Dianne is the first to admit she isn’t an ‘extreme’ or endurance athlete.
She describes herself as “just an artist from Vancouver”.
But there is no doubt the project she’s currently undertaking is pretty extreme.
In 2015 she set out to travel the length of the Great Trail (or the Trans Canada Trail) which is the longest trail in the world.
It’s a 24,000km / 15,000mi journey across Canada - including 7,000km of water - that she is travelling by foot, bike, canoe and snowshoe.
Dianne initially thought it would take her about 500 days and so she named the project, and the documentary film she is simultaneously making in the process, ‘500 Days in the Wild’.
5 years later, she is about 3,000km from finishing her epic journey.
And when she does so, she’ll become the first person to complete this epic traverse of Canada.

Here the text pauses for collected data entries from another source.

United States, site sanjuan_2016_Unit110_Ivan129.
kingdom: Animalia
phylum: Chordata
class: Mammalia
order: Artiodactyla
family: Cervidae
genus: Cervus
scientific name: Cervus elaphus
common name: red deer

What makes Dianne’s perspective unique (at least to this podcast) is that this journey is not about the challenge or the athletic achievement.
Instead, she describes as an ecological pilgrimage to honour both the land and to pay respects to the First Nations people of Canada, to learn their stories and share their lessons.
It has only been in hindsight, looking back at her career, that Dianne has realised many of her previous film projects on the surface appear to be adventure films.
But at their core, they are essentially about the blending traditional knowledge and wisdom with modern science and technology.
In this episode, she shares:
* the major realisation she had in her 20s that completely changed her direction in life,
* where her love of the outdoors and nature came from,
* how the interplay of traditional knowledge with modern science and technology has become central to her work,
* when she realised her pilgrimage would take longer than 500 days,
* how her European and First Nation ancestry has impacted her life and her spiritual connection with the land,
* the challenges associated with undertaking the journey while simultaneously making the film on the trail, and
* how her perspective about the pilgrimage has changed since she started in 2015 and the lesson she’s learnt along the way.